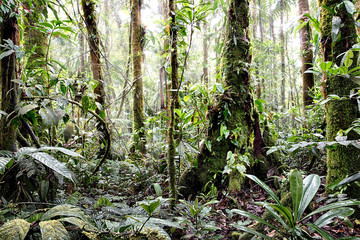 Tropical Amazon rain forest Colombia. Lush reen jungle vegetation with giant trees vines fern and moss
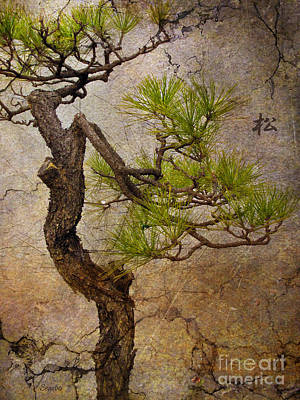 Bonsai Photograph - Matsu by Eena Bo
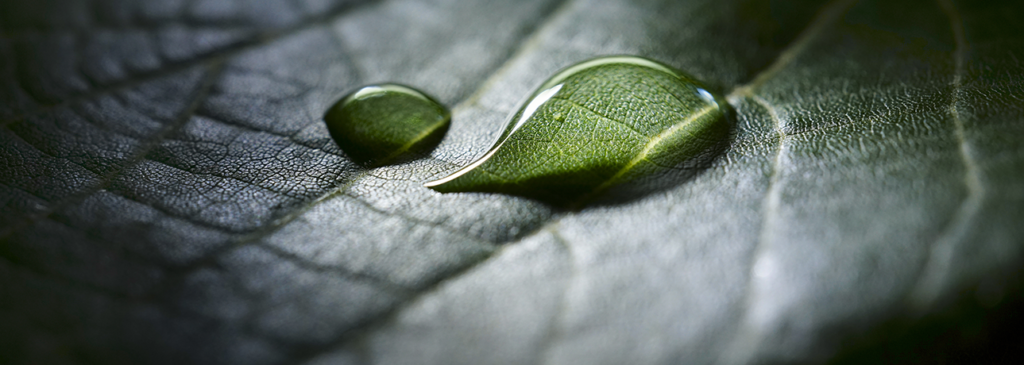 This image has an empty alt attribute; its file name is Plant-health-slider-1024x365.png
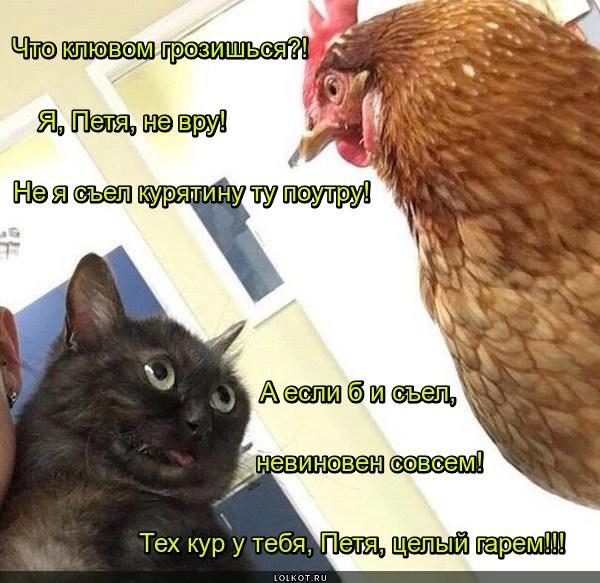 Спорная курятина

> [TASK STATEMENT] Exactly as given, transcribe every line of the data, but not its images.

> [RESULT OF THE TASK]
 Tropical Amazon rain forest Colombia. Lush reen jungle vegetation with giant trees vines fern and moss
 Bonsai Photograph - Matsu by Eena Bo
 This image has an empty alt attribute; its file name is Plant-health-slider-1024x365.png
 Спорная курятина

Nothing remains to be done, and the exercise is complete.